Measuring ROI on Agentic Coding Must Be Defined Before, Not After, Deployment
The "fierce debate" on ROI timing and methodology suggests most companies are deploying first and measuring later. Operators who define success metrics — lines of code shipped, bugs reduced, engineer hours saved — upfront will be better positioned to justify continued spend or course-correct.
"A fierce debate is roiling the industry on when & how to measure ROI."
6. Overlooked Insights
"Tokenmaxxing" as a Named, Recognized Practice
The term "tokenmaxxing" appearing in the headline implies this was an identified, widespread behavior — not just accidental overspend. This suggests a cultural norm in engineering teams of deliberately maximizing token usage, which has meaningful implications for AI infrastructure vendors who may have been pricing and capacity-planning around that behavior continuing.

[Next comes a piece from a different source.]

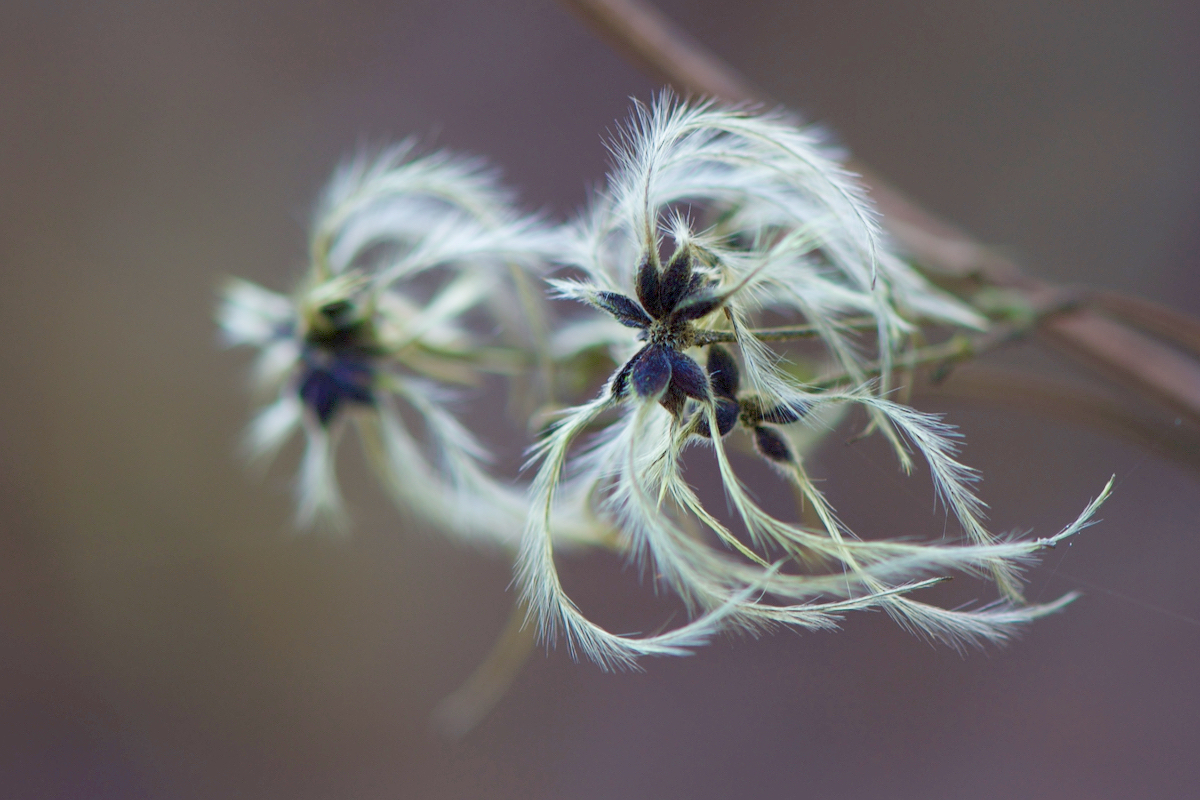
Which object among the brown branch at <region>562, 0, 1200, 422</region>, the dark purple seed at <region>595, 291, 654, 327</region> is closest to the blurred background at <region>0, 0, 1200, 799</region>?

"'Tokenmaxxing' Starts to Fade as Companies Eye Agentic Coding Costs."
The ROI Debate Has Investor-Level Stakes, Not Just Operational Ones
The article explicitly flags that the ROI question is "crucial for investors" — not just operators. This implies that the answer to whether agentic coding delivers measurable value will have downstream effects on valuations of AI tooling companies, not just enterprise IT budgets.
"A crucial question for investors and companies across the industry who are counting on the current surge in demand to be a new normal."
⚠️ Limitations: This article is behind a paywall. The full analysis — including specific data points, additional company examples, expert quotes, and the complete ROI debate — is inaccessible. The insights above are drawn exclusively from the publicly visible introduction.